Не только повсюду, где Рим вел войны, многочисленные
латинские добровольцы сражались под чужими знаменами против своей верховной
общины, но латинское союзное собрание даже постановило в 349 г. до н.э. не
доставлять римлянам подкреплений. Судя по всем признакам, следовало в недалеком
будущем ожидать нового восстания всего латинского союза, а между тем в то же
время возникла опасность столкновения с другой италийской нацией, которая была в
состоянии бороться со всеми соединенными силами латинского племени. После того
как были побеждены северные вольски, римляне уже не встречали на юге никакого
серьезного противника; их легионы неудержимо приближались к берегам Лириса. В
357 г. до н.э. они с успехом боролись с привернатами, а в 345 г. до н.э. заняли
на верхнем Лирисе Сору. Таким образом, римские армии уже стояли у границы
самнитов, а дружественный союз, который был заключен в 354 г. до н.э. между
этими двумя самыми храбрыми и самыми могущественными из италийских народов, был
верным предвестником приближавшейся борьбы из-за преобладания в Италии — борьбы,
которая была особенно опасной при происходившем внутри латинской нации кризисе.

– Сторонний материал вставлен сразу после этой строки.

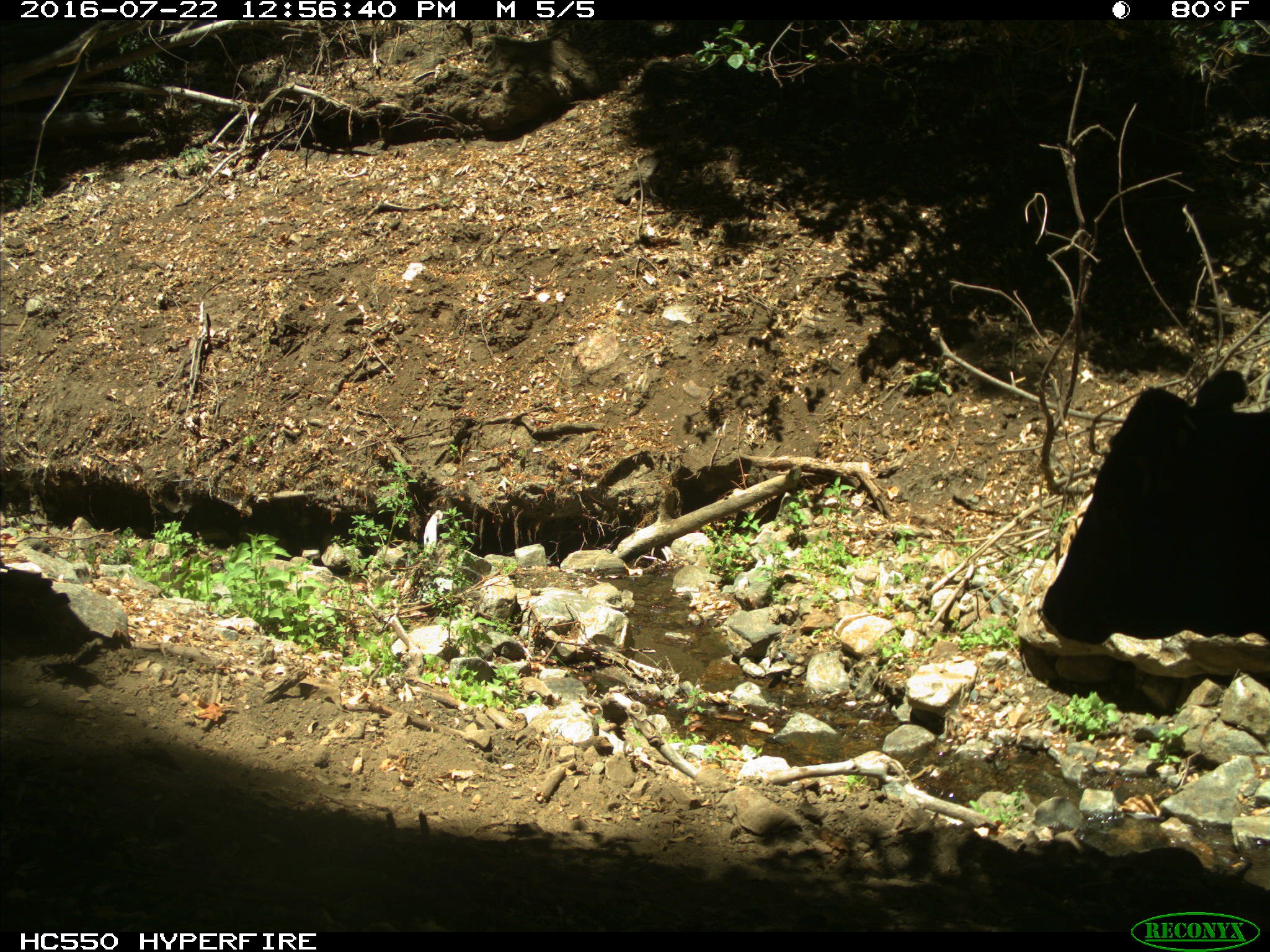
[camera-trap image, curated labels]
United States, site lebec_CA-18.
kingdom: Animalia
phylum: Chordata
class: Mammalia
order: Artiodactyla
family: Bovidae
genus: Bos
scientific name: Bos taurus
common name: domestic cow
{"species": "Bos taurus (domestic cow)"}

В то время как Тарквинии были изгнаны из Рима, самнитская нация без сомнения уже
давно владела той гористой страной, которая возвышается между равнинами Апулии и
Кампании, господствуя над ними обеими; расширению владычества самнитов
препятствовали, с одной стороны, давний (именно к этому времени относится
могущество и процветание города Арпи), с другой стороны, греки и этруски. Но
упадок этрусского могущества в конце III века и упадок греческих колоний в
течение IV века открыли им свободный выход на запад и на юг; тогда толпы
самнитов потянулись одни вслед за другими и не только достигли морей, омывающих
южные берега Италии, но даже проникли за эти моря. Они сначала появились на той
лежащей подле залива равнине, с которой было связано имя кампанцев с начала IV
века; жившие там этруски были подавлены, а греки были оттеснены; у первых
самниты отняли Капую (424 г. до н.э.), у вторых Кумы (420 г. до н.э.). Около
того же времени или, быть может, еще ранее появились в Великой Греции луканцы,
которые были заняты в начале четвертого столетия борьбой с теринеями и с
туринцами и задолго до 390 г. до н.э. утвердились в греческом Лаосе. В эту пору
их армия состояла из 30 тыс. пехотинцев и 4 тыс. всадников. В конце IV века в
первый раз упоминается особый союз бреттиев, которые отделились от луканцев не
так, как обыкновенно отделялись сабельские племена — не в качестве колонии, а
вследствие войны, и затем смешались с разными иноземными народами. Жившие в
нижней Италии греки, понятно, старались оградить себя от этого нашествия
варваров; ахейский городской союз был восстановлен в 393 г. до н.э., и было
условлено, что, когда какой-нибудь из союзных городов подвергнется нападению
луканцев, все остальные должны прийти к нему на помощь, а начальники тех
вспомогательных отрядов, которые не придут на помощь, будут наказаны смертью. Но
и дружные усилия Великой Греции оказались бесплодными, потому что владетель
Сиракуз Дионисий Старший стал действовать заодно с италиками против своих
соотечественников. Между тем как Дионисий отнимал у великогреческого флота
господство на италийских морях, италики занимали или разрушали греческие города
один вслед за другим; в невероятно короткое время целый ряд цветущих городов был
частью разрушен, частью опустошен. Только днемногим греческим поселениям, как
например Неаполю, с трудом удалось сохранить свое существование и свою
национальность — и не столько силою оружия, сколько путем до- говоров;
независимым и могущественным остался только Тарент, который устоял благодаря
своему удаленному положению и благодаря тому, что вследствие непрерывной борьбы
с мессапами постоянно держал свои военные силы наготове; однако и этот город
должен был постоянно бороться с луканцами, чтобы сохранить свое существование, и
был вынужден искать союзников и наемных солдат в своем греческом отечестве.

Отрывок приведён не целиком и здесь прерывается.